Asked what he would tell Oklahoma Gov. Kevin Stitt about the case, Kanji was succinct.
“I would love to have a conversation with the governor, and I’d say that it is time for Oklahoma to return to cooperation between the state and the nation,” Kanji said.
One day prior, Stitt called another special session for the Oklahoma Legislature to consider reducing the state’s personal income tax rate by 0.25 percent, a topic raised briefly during Wednesday’s hearing. In October, Stitt called a separate special session for a broader array of potential tax changes, including a “trigger” to eliminate Oklahoma’s income tax entirely if the state Supreme Court ruled in favor of Stroble.
Justices were told that ruling in favor of Stroble would have an annual fiscal impact of eliminating about $72 million in state income tax revenue currently paid by tribal citizens living and working within their reservations.

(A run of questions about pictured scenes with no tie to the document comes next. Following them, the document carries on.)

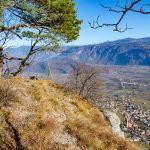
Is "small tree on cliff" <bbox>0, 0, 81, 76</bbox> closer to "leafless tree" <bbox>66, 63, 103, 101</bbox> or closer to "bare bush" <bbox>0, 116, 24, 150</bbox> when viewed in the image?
"bare bush" <bbox>0, 116, 24, 150</bbox>

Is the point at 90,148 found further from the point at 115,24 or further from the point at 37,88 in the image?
the point at 115,24

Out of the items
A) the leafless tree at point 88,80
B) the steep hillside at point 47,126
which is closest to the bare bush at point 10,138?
the steep hillside at point 47,126

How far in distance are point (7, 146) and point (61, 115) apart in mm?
6123

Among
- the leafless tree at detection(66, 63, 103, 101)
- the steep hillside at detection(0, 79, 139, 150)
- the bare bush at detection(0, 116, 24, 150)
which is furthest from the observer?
the leafless tree at detection(66, 63, 103, 101)

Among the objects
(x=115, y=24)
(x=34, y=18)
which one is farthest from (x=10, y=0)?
(x=115, y=24)

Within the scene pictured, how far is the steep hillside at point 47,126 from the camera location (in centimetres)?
1662

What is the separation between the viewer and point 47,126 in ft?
59.3

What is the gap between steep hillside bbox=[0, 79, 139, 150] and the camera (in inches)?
655

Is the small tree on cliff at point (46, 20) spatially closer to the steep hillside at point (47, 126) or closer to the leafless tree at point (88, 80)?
the steep hillside at point (47, 126)

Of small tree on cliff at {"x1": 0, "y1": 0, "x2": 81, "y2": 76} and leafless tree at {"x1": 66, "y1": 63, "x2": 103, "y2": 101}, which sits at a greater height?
small tree on cliff at {"x1": 0, "y1": 0, "x2": 81, "y2": 76}

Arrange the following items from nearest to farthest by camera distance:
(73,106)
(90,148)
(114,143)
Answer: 1. (90,148)
2. (114,143)
3. (73,106)

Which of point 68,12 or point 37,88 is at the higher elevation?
point 68,12

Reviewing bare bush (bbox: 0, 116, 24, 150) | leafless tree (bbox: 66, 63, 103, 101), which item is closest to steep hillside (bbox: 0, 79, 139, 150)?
bare bush (bbox: 0, 116, 24, 150)

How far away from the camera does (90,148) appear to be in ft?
56.3
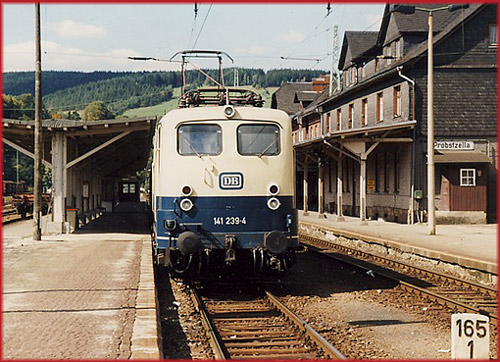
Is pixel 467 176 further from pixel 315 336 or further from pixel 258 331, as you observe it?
pixel 315 336

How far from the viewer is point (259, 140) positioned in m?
10.9

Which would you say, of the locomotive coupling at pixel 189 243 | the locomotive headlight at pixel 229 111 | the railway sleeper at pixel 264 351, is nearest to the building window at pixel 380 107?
the locomotive headlight at pixel 229 111

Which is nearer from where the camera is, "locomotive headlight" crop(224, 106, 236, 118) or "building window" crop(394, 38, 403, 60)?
"locomotive headlight" crop(224, 106, 236, 118)

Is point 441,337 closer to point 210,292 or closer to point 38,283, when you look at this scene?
point 210,292

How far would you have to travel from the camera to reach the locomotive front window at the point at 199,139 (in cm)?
1071

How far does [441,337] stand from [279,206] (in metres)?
3.56

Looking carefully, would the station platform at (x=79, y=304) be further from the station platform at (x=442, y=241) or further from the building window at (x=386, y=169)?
the building window at (x=386, y=169)

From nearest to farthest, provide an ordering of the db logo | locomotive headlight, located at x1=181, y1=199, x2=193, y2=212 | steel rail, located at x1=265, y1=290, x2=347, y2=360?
steel rail, located at x1=265, y1=290, x2=347, y2=360 < locomotive headlight, located at x1=181, y1=199, x2=193, y2=212 < the db logo

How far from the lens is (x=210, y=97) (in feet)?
39.5

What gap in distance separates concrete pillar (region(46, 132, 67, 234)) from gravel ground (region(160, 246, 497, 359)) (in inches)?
358

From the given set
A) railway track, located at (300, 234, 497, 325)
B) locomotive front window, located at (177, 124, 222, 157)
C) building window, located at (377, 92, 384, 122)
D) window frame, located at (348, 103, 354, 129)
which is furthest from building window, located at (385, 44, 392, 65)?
locomotive front window, located at (177, 124, 222, 157)

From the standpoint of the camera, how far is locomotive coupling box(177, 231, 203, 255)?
9.97m

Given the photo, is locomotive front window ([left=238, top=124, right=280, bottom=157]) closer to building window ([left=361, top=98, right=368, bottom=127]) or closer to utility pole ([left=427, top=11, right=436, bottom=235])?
utility pole ([left=427, top=11, right=436, bottom=235])

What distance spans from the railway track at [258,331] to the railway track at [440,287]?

Still, whatever the Oklahoma Supreme Court rules could be challenged by either party before the U.S. Supreme Court.
“As Vice Chief Justice Rowe was asking, I think that there is a very good chance that the federal law issues that are presented in this case are ultimately going to have to be resolved by the United States Supreme Court, both the question of the extent to which federal law preempts state law, and the question of the application of Sherrill,” Shanmugam said. “Both of those issues have broader consequences beyond the tax context for the other contexts that we’ve been discussing today, such as the contexts of licensing and zoning and the like.
“Those chips are going to fall where they may in Washington at some point down the road.”